George King Molineux (1887–1915) was an English amateur cricketer who represented Oxford University Cricket Club and the Gentlemen. His career in serious Cricket ended in 1909 once he joined the Army, and he was killed during a German offensive at the Second Battle of Ypres.

== Early life and cricket ==
George King Molineux was the son of Harold Parminter and Rosa Molineux and was born on 15 April 1887 at Eastbourne. He was educated at Winchester College and Magdalen College, Oxford.
Molineux was a slow bowler and a lower-order right-handed batsman . He made two appearances for Oxford University in the 1907 season, and the following summer played two matches against his University for the Gentlemen.

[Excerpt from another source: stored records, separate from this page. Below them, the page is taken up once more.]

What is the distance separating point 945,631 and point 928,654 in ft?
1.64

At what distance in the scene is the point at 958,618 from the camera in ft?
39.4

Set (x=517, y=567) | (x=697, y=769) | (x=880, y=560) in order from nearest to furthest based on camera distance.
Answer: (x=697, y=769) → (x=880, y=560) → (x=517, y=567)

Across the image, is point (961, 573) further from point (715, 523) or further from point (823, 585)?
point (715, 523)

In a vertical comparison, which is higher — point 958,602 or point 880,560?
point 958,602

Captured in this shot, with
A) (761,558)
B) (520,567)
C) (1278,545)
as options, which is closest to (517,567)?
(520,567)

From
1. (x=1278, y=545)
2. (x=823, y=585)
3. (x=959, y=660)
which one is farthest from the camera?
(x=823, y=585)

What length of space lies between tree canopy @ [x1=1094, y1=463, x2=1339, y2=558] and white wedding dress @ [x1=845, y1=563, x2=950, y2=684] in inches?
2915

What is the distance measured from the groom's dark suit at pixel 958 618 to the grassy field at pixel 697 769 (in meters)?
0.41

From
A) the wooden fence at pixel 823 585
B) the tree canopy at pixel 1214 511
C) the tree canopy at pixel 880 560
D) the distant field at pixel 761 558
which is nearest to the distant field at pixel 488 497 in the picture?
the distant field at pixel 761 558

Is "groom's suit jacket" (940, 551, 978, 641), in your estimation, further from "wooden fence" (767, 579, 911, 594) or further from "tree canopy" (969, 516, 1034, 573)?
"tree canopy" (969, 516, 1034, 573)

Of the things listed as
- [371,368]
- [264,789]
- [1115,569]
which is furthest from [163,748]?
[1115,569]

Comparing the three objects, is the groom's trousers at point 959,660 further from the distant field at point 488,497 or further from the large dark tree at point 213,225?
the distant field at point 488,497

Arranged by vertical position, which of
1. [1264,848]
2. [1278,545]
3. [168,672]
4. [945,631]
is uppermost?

In his four first-class matches he took 11 first-class wickets at an average of 28. His best bowling was four wickets for 62 for the Gentlemen against Oxford at Easbourne. In this match he also produced his best batting; coming in at number 11 in the Gentlemen's first innings he scored 78 not out and shared a partnership of 128 for the last wicket with HDG Leveson-Gower.

== Army ==
In 1909 Molineux was commissioned into the 2nd Battalion, Northumberland Fusiliers. In 1914 he was appointed an ADC to Lord Hardinge, Viceroy of India, but in November of that year he resigned this position to rejoin his battalion in France. In May, 1915 he was wounded during a German offensive at Frezenberg Ridge on the Ypres Salient. When his battalion was forced to abandon their position and retreat Molineux was lying unconscious in the trench and had to be left behind. There is no known burial for George King Molineux and he is commemorated on panels 8 and 12 of the Menin Gate Memorial, Ypres.